Being called a pedant, or pedantic, is considered insulting. People who wish to make a correction often preface it with "not wishing to be pedantic, but ..." or "without being a pedant, ..." in order to indicate that the correction is made in good spirit and implies no criticism.

Pedantry can come about as the overzealous application of intellectual rigour, but equally can just be an annoying habit brought on by lack of social interaction.

Pedantry can also be an indication of certain developmental disorders. In particular those suffering from Asperger Syndrome, or Higher Functioning Autism, often have behavior characterized by pedantic speech [1]. Those with Asperger tend to obsess over the minutiae of subjects, and are prone to giving long detailed expositions, and the related corrections, and may gravitate to careers in academia or science where such obsessive attention to detail is often rewarded.

Obsessive Compulsive Personality Disorder is also in part characterized by a form of pedantry that is overly concerned with the correct following of rules, procedures and practices.[2] Sometimes the rules that OCPD sufferers obsessively follow are of their own devising, or are corruptions or re-interpretations of the letter of actual rules.

Quotes

  • "A Man who has been brought up among Books, and is able to talk of nothing else, is what we call a Pedant.

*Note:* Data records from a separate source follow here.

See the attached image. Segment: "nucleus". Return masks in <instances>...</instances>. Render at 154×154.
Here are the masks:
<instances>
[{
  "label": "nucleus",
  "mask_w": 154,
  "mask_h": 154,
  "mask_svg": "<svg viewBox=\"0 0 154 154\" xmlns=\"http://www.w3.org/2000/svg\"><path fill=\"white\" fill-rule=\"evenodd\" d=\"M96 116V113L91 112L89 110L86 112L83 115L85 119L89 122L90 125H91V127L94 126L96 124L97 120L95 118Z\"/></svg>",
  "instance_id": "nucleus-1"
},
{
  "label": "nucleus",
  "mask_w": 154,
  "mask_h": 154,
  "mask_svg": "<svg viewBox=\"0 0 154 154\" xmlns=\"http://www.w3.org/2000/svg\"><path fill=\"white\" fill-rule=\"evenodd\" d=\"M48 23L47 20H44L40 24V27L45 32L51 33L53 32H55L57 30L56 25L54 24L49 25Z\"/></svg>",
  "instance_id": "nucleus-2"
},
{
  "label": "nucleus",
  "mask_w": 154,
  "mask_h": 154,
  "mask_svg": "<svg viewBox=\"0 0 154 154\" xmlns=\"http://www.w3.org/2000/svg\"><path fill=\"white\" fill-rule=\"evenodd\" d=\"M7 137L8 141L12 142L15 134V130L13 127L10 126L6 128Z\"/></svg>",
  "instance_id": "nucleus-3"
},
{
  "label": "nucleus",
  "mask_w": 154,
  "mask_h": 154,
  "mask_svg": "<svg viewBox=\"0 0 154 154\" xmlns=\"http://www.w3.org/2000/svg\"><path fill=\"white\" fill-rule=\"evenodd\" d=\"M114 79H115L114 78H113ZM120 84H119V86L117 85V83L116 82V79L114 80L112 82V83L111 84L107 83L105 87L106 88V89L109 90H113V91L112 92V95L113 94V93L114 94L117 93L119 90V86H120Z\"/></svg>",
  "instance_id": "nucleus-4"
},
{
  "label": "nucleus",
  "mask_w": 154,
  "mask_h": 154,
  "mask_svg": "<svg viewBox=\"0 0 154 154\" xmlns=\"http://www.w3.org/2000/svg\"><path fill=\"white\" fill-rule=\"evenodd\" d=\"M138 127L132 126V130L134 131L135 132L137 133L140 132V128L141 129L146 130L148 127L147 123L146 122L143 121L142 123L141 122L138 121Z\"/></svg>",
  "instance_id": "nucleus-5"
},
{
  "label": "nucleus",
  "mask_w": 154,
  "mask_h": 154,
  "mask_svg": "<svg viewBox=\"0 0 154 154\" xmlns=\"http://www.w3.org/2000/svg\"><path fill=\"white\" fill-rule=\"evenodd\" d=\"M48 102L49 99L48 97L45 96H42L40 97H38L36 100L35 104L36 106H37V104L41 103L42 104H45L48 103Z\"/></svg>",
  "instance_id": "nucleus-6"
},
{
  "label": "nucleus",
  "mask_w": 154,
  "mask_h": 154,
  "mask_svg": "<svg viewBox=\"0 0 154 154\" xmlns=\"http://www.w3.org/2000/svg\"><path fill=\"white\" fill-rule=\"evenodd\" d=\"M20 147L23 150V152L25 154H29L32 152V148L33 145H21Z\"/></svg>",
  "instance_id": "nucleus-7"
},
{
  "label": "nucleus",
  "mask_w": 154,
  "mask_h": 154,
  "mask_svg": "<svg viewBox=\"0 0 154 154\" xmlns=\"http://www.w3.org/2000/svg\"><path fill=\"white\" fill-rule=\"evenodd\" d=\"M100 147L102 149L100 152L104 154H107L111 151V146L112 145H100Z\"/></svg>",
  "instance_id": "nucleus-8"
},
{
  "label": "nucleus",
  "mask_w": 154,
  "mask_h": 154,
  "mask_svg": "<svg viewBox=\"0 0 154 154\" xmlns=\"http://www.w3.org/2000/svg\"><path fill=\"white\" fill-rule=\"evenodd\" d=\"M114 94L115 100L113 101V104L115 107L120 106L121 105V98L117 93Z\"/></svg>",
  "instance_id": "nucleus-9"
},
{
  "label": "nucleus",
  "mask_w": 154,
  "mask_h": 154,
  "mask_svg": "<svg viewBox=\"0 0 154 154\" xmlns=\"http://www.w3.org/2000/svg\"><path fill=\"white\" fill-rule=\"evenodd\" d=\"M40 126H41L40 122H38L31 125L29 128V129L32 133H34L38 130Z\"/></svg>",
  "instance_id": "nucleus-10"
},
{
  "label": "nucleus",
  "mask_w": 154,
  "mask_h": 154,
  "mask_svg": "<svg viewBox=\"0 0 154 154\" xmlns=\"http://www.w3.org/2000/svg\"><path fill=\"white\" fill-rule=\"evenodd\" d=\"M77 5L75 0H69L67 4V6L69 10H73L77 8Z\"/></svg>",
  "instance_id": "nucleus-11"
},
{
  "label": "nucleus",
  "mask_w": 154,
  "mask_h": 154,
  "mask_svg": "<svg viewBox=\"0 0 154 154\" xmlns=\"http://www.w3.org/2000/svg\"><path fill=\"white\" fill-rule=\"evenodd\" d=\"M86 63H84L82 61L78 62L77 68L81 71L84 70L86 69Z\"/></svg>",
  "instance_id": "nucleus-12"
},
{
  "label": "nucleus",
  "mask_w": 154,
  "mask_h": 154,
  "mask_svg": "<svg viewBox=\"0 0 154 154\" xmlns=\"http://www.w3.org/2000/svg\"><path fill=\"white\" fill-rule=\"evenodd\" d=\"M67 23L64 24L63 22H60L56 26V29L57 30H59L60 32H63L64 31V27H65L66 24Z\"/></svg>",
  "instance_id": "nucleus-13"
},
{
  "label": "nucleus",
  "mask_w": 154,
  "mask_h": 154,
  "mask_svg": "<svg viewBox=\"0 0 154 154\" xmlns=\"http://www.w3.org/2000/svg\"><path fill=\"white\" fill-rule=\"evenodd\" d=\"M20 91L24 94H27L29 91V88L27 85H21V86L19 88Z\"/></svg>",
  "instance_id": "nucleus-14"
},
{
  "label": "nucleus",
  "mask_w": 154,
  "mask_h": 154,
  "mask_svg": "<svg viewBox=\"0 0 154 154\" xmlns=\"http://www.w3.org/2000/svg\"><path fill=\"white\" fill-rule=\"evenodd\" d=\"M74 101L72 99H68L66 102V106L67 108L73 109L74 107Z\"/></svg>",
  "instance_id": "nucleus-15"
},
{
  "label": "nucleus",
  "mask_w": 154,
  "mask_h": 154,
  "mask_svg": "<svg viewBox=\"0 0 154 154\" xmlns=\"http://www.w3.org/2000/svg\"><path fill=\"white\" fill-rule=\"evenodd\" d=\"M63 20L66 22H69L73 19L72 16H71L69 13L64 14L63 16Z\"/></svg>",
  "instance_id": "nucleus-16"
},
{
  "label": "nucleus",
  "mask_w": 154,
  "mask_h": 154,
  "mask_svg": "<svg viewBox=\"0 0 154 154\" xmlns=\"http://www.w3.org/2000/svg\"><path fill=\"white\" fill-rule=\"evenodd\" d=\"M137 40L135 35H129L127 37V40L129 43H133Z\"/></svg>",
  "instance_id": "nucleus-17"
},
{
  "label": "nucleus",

But, methinks, we should enlarge the Title, and give it to every one that does not know how to think out of his Profession and particular way of Life." - Addison, Spectator 1711. [3]
  • "Nothing is as peevish and pedantic as men's judgments of one another." - Desiderius Erasmus [4]
  • "Now that you ask, Lois, I find this meatloaf rather shallow and pedantic" - Peter Griffin, Family Guy. (After Thomas Macaulay.)